Collected data
---

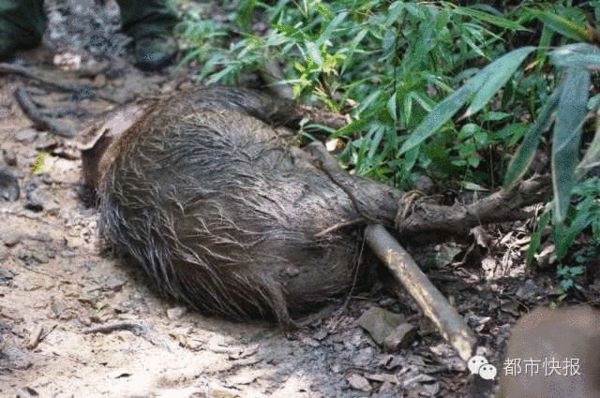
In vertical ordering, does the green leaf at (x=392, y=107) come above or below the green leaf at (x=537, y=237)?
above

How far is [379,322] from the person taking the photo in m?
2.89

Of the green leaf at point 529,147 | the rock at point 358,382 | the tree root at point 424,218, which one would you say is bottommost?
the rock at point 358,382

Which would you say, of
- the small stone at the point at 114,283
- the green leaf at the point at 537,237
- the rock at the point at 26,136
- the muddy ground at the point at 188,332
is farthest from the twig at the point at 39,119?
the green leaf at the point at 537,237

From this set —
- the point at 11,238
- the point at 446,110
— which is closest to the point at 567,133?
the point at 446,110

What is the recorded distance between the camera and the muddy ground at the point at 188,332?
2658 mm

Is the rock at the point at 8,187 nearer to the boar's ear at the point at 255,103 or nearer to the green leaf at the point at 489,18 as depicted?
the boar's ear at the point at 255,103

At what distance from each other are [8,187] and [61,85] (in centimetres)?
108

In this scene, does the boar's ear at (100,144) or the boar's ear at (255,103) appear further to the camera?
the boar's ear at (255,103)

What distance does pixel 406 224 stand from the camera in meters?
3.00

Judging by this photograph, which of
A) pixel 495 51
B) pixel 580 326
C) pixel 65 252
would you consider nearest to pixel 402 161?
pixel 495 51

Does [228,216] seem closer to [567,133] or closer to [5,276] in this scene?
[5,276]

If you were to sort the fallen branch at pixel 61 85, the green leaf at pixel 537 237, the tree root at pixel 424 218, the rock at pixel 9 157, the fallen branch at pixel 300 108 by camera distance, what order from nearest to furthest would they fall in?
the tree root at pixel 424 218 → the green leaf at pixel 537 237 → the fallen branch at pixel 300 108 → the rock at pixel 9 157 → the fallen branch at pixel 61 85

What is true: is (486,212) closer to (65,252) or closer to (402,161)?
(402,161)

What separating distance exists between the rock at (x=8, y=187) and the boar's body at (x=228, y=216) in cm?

---

What needs to be done: Please put every line from the one containing "What is true: is" through the end of the rows into a Markdown table with the columns Number and Line. Leave out blank lines.

Exercise response:
| Number | Line |
|---|---|
| 1 | What is true: is (486,212) closer to (65,252) or closer to (402,161)? |
| 2 | (402,161) |
| 3 | What separating distance exists between the rock at (x=8, y=187) and the boar's body at (x=228, y=216) in cm? |